Energy-efficient lightweight blockchain framework for scalable and secure sensor networks

Abstract

Wireless sensor networks (WSNs) integrated with the internet of things (IoT) are hybrid technologies of interconnected systems. The IoT connects various devices, from sensors to smart gadget networks, and leverages a framework to provide secure solutions. This paper presents a lightweight adaptive proof-of-stake (APoS) blockchain framework design specifically for IoT-WSN. It focuses on efficient energy, scalability, and robust security. The proposed model integrates a hybrid APoS-delegated PoS (DPoS) consensus mechanism, trust-based routing, and a random forest (RF)-driven intrusion detection system (IDS).
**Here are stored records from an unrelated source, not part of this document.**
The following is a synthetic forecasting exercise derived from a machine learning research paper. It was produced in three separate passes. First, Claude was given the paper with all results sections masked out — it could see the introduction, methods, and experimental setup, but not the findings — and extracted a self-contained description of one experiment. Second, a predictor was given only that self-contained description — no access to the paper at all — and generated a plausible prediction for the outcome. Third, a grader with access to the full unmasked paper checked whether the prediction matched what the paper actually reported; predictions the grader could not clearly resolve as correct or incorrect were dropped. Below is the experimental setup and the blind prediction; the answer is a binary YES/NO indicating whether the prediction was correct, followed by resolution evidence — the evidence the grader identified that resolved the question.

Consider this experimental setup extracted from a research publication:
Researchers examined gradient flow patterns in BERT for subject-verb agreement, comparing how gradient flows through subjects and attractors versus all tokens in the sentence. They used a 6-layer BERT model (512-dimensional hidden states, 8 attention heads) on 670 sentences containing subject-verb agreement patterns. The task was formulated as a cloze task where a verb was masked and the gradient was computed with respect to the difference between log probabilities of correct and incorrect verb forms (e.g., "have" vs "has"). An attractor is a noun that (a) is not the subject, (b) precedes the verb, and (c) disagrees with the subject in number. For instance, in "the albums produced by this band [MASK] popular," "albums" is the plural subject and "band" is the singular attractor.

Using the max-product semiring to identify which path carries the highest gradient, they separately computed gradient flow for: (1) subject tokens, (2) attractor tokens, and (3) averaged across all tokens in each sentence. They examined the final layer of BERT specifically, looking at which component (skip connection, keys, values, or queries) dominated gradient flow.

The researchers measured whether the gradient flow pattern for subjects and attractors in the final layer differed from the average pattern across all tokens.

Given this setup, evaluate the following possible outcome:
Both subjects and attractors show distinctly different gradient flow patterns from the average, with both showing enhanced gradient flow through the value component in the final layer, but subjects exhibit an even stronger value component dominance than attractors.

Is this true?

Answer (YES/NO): NO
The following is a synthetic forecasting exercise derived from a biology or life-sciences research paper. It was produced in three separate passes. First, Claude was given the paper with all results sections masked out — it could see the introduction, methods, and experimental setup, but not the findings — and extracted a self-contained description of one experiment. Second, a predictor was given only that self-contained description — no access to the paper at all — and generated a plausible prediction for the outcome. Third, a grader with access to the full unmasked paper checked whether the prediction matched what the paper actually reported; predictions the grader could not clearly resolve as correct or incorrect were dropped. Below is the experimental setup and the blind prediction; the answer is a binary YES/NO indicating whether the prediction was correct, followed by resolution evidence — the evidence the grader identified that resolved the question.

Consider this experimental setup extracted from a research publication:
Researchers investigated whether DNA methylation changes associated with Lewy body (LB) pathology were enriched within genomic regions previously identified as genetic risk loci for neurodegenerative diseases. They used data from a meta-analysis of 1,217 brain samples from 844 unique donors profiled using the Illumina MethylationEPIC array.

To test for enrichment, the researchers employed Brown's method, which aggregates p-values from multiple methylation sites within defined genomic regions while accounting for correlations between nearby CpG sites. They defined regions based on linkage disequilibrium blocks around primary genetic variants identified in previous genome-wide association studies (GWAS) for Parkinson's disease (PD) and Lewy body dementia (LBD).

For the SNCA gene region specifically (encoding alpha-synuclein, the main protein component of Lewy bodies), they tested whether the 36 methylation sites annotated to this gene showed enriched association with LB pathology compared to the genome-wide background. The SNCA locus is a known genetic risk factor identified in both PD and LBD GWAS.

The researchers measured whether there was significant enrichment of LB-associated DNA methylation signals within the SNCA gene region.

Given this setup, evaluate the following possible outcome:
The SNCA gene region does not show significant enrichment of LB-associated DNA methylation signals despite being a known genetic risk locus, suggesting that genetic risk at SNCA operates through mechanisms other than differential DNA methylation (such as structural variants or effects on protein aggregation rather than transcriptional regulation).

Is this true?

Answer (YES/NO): NO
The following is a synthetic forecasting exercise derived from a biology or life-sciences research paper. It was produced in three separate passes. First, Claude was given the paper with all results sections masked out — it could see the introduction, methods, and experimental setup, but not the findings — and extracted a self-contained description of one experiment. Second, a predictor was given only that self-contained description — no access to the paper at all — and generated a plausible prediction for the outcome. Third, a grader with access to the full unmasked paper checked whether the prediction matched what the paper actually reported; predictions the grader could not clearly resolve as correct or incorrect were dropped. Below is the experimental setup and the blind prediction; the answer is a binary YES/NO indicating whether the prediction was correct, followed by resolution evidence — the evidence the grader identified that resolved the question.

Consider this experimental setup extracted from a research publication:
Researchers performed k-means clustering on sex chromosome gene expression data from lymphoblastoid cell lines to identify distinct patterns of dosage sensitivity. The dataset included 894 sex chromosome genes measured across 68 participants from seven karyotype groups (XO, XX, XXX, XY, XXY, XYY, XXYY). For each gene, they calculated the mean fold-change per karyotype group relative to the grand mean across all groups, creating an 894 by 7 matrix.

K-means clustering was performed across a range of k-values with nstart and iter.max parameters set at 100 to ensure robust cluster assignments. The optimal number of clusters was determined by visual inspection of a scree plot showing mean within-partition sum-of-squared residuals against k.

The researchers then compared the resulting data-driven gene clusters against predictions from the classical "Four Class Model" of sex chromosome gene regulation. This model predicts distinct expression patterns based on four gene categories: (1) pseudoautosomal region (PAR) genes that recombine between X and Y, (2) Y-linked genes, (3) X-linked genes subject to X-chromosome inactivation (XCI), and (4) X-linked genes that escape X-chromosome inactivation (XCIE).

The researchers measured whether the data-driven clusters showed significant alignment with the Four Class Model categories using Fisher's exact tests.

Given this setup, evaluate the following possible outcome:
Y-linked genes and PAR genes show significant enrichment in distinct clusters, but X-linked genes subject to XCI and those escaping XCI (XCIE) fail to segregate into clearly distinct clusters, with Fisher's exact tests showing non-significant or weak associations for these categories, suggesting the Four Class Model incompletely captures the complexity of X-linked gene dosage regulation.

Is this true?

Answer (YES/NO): NO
Extensive simulations of 100 to 10,000 nodes display energy usage of 0.018–0.019 mJ/node, breach of privacy rates of 0.02%, and throughput up to 9.92 tx/round for 1,000 nodes and 3.40 tx/round for GreenOrbs validation. The IDS achieves 94.21% accuracy for 1,000 nodes and 88.89% for GreenOrbs against distributed denial-of-service (DDoS), Sybil, and Jamming attacks. Validated using the GreenOrbs dataset, the framework ensures real-world applicability in resource-constrained WSNs. Future research has validated and verified the use of APoS and PoS hybrid models for broader decentralised IoT–WSN deployments.